Columns 2017

The miseries of flying

The last time I traveled by plane was just a day after the incident on a United Airlines flight where a customer was dragged off the plane with a bloodied face, missing teeth and a concussion. As I deplaned from my Alaska Airlines flight in Anchorage, I turned to the attendants and pilots waiting at the front of the plane to say goodbye and thanked them for not beating up their customers. This was met by a moment of confused (stunned?) silence. As I continued out the door, I heard a delayed whoop of laughter.

I fly Alaska Airlines almost exclusively. I find their service is usually pretty wonderful and their approach to their customers actually indicates they believe we are humans deserving of respect.

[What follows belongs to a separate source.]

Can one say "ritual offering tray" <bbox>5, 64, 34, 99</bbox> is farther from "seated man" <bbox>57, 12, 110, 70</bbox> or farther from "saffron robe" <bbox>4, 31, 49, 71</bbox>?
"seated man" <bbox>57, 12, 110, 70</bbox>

But that does not negate the fact the Alaska Airlines, like every other American airline, has shrunk its seats to Lilliputian size while Americans have grown to Brobdingnagian proportions. If you are over five foot tall, you have less legroom than you had in your mother’s womb. Flights are always completely packed and it seems as though the largest passengers are always in the middle seats. Walking down the obscenely narrow aisle is a humiliating exercise in apologies to everyone whose arms you bump. And when those carts come down those same aisles, all your limbs are in acute danger of getting whacked.

Flying has become something to endure, something we need to get from here to there in a reasonable amount of time. But no one dresses for flying anymore because no one feels very special when flying. It’s hard to feel special when you are getting more intimate with your seatmate than you do with your spouse. It’s hard to feel special when you are squeezed into the smallest space legally allowed and then asked to stow your carryon under the seat in front of you when that seat is practically in your face. It’s hard to feel special when reclining your seat even the slightest brings you into direct eye contact with the person sitting behind you. It’s hard to feel special when the bathroom is so small you have to practically climb on the seat to turn around. Most especially, it’s hard to feel special when you have a seat in the last row of the plane so that you get to experience the special air that flows out of those bathrooms every time the door opens. To top it all off, those last seats don’t even give you the possibility of reclining enough to maybe nap through the noxious experience.

The sad thing is that if you fly foreign airlines, except for the occasional British Airways flight, you find that service and legroom do still exist. You find much happier flight attendants because they are dealing with much happier flyers. When you read stories about United Airlines staff beating up a customer or American Airlines staff smacking a mother holding a baby, you wonder why people who are like that would work in the airline industry, specifically in a position where customer service is supposedly part of the job description.

The answer is that those people probably started off liking their job and the passengers they worked with. But then they too started to grasp just how uncomfortable and miserable plane flights are and how the passengers were apt to hold them responsible for every discomfort because they are the face of the airlines on that plane. That’s when their attitude starts turning sour and leads to unfortunate incidents that include smacking a mother and breaking a doctor’s teeth.

I am old enough to remember when flying was special. You were treated as royalty once you entered the plane, whether you were in first class or lumped in the back with the proletariat. You were served meals by smiling attendants while reclining in seats actually meant to accommodate the human body. I grew up in a lower middle class home above a grocery store. The first time I flew, I felt like I’d entered the world of Jackie Kennedy. I’d never been treated as though I was so special.

Now I enter a plane and feel as though I’m entering a penal institution from which there is no release until landing. I squeeze myself into my minimally allotted space, buckle up and pray for no delays so that I can escape as soon as possible. And I pay good money for the privilege.

Yep, I understand why fights are breaking out on planes. I’m just amazed they didn’t break out a lot sooner.